The currently defined DH groups for IKEv2 are listed in Transform Type 4 - Diffie-Hellman Group Transform IDs. In 2017, RFC 8247 was released with recommendations regarding algorithms for IKEv2, including Diffie-Hellman groups in section 2.4. According to it, the groups to avoid are

  • the MODP groups below 2048-bit (groups 1, 2 and 5), because even group 5 (1536-bit) is assumed to be breakable by nation-state-level attackers in the near future,
  • and those MODP groups with prime order subgroups (22, 23 and 24), as group 22 was already shown to be weak (breakable by academia).
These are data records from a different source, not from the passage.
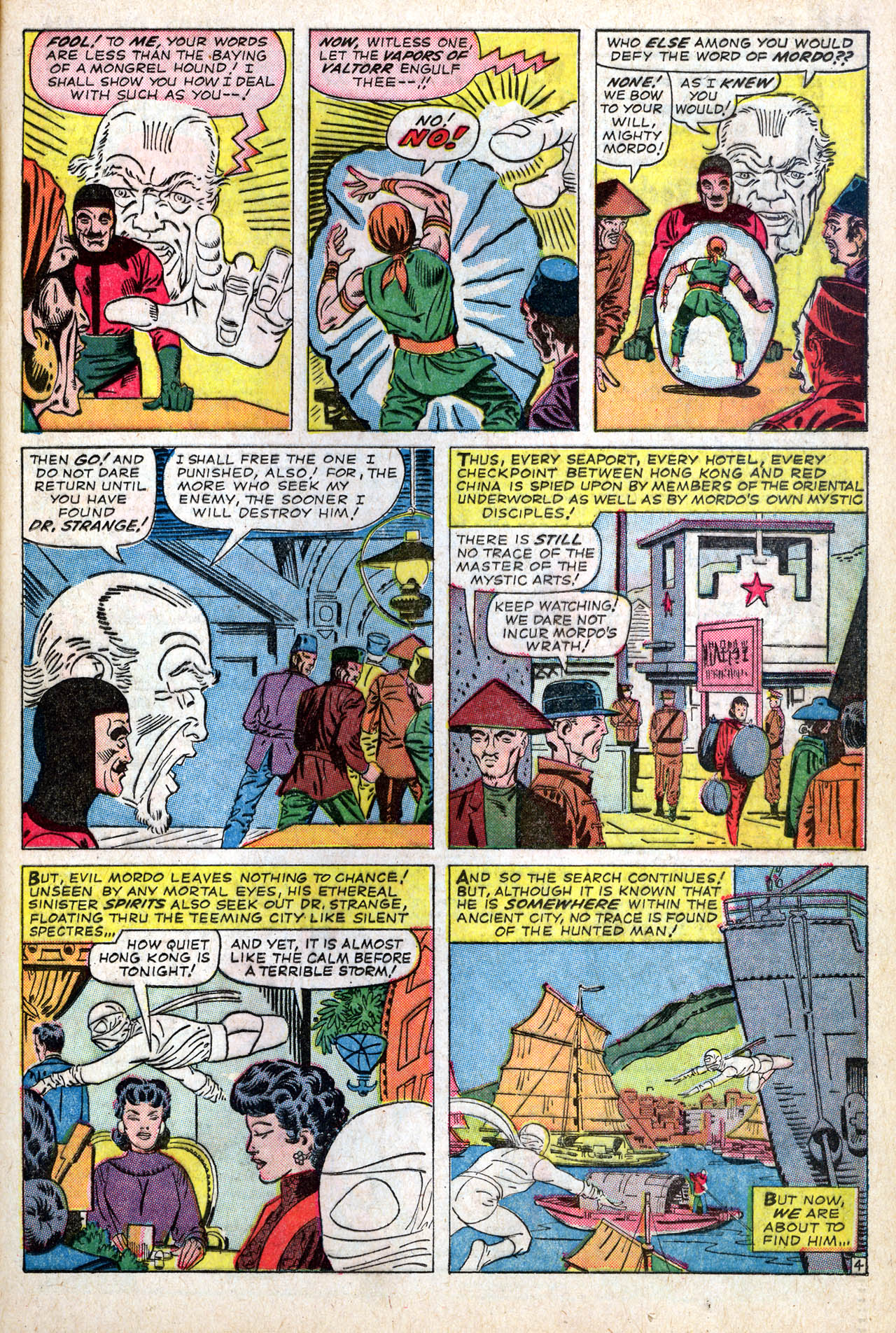 Read online Strange Tales (1951) comic -  Issue #131 - 25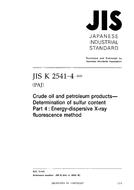 JIS K 2541-4:2003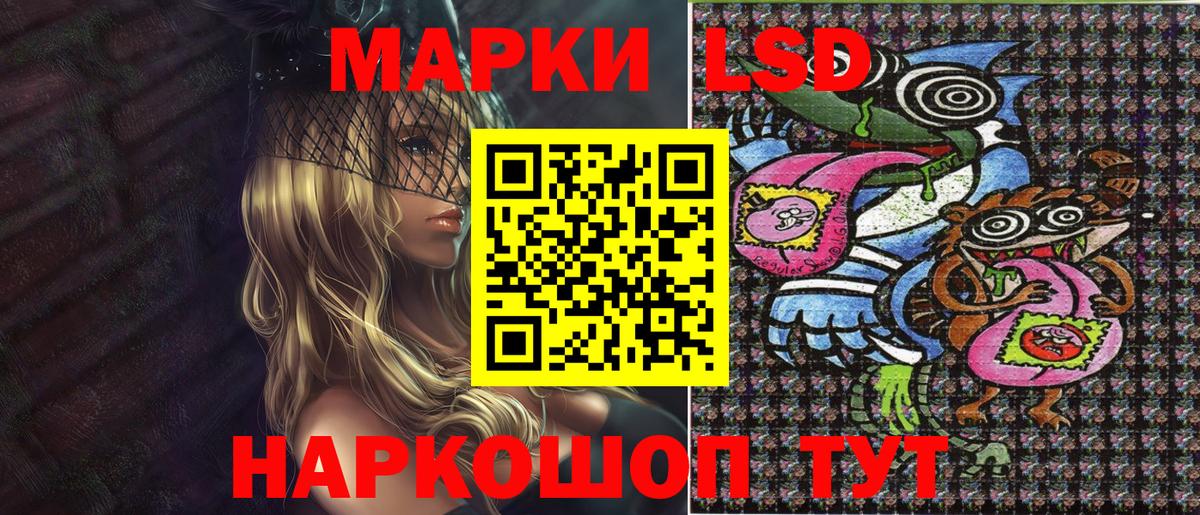Марки 25I-NBOMe 1,5мг  Вход с VPN  Наркотические марки  Улан-Удэ 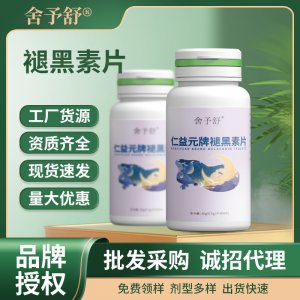 褪黑素片壓片糖果凝膠糖果軟膠囊益生菌固體飲料特膳食品現貨批發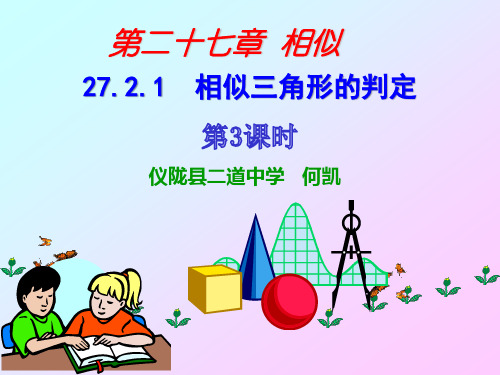 人教版九年级下 27.2.1  相似三角形的判定(第3课时)课件 (共19张PPT)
So for MODP at least 2048 bit and for ECP at least 256 bit should be used. For a general assessment of the cryptographic strength of the groups keylength.com might be useful.

What is the implication for using better PFS groups?

Two issues may arise:

  1. The larger the group, the more computationally expensive the key derivation (this is mostly a concern with MODP groups), so as a gateway operator this might be a problem if there are lots of clients creating SAs concurrently (hardware acceleration can help).
  2. Large MODP groups can potentially cause IP fragmentation because the IKE_SA_INIT messages, which transport the public DH values, exceed the MTU (in particular for clients that also send a lot of certificate request payloads). This is a problem if such fragments are dropped by intermediate firewalls/routers. IKEv2 fragmentation (RFC 7383) doesn't help here as it exclusively operates on encrypted messages (i.e. starting with IKE_AUTH).